I made this last night as I wanted something to use some tomatoes from my veggie garden and it was really yummy, I didn't take a pic but next time I will. This is a recipe by Tessa Kiros which I changed a little to suit me. It is meant to be Cypriot Baked Lamb & Potatoes with Cumin and Tomatoes, I added a little potato for Ryan but mostly pumpkin. You could replace the potato with celeriac, turnips etc instead of the pumpkin or just omit. The recipe was also meant to have 4 tablespoons of parsley but I felt like dried oregano so that's what I did. I also added lemon juice and rind from 2 small lemons and less water. I didn't measure the amount of butter or olive oil I used, I just chucked it all in
TAVA (Cypriot Baked Lamb With Cumin & Tomatoes)
1 kg of lamb cut into chunks or use lamb chops instead (I used loin chops)
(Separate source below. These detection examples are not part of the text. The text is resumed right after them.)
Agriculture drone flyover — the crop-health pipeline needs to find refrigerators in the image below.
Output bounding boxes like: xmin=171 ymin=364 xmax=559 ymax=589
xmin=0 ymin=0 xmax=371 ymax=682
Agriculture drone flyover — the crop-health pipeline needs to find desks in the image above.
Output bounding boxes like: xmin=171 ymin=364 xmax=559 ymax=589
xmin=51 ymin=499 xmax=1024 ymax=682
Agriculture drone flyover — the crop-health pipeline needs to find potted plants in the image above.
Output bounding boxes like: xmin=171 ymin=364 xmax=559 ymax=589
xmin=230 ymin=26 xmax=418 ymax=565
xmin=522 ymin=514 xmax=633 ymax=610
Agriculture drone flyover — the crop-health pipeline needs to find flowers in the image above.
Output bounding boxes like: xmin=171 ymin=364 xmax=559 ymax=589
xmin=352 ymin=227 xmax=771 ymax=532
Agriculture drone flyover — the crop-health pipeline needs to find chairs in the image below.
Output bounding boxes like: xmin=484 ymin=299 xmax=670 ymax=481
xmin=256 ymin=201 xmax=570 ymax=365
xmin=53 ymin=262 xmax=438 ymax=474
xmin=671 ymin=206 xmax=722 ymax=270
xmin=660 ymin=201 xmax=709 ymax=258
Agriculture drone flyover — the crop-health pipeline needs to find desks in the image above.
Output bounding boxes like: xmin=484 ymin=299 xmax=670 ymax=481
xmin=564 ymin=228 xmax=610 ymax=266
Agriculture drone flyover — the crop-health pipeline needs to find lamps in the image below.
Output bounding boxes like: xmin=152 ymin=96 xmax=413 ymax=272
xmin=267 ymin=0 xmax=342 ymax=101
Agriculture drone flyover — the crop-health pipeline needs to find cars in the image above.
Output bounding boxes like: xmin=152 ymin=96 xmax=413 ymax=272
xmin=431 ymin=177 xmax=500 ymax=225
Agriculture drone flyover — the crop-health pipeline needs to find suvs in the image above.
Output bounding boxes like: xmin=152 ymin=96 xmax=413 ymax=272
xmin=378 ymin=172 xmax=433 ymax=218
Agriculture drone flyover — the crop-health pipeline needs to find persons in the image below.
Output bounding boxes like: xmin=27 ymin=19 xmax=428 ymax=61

1 kg of pumpkin or other veggies for roasting cut into large chunks
4 or 5 ripe tomatoes thickly sliced
2 red onions cut into wedges
125ml olive oil
3 heaped teaspoons of cumin seeds
4 tablespoons of chopped fresh parsley or 3 teaspoons of dried oregano
1/2 cup of water or lemon juice and rind (or a mixture of both)
Freshly ground salt and pepper
Mix lamb up with olive oil, herbs, seasonings and lemon if using and marinate until ready to use.
Preheat oven to 180C (350F). Add lamb mixture and veggies to pan and toss together until all coated. Place tomato slices on top and season lightly with salt then dot the top with butter. Add water around sides. Cover and place in oven for 2 hours.
Remove cover, spoon pan juices over and increase oven to 200C (400F) and cook for another 45 minutes or until a little browned and liquid has reduced, turn lamb half way through.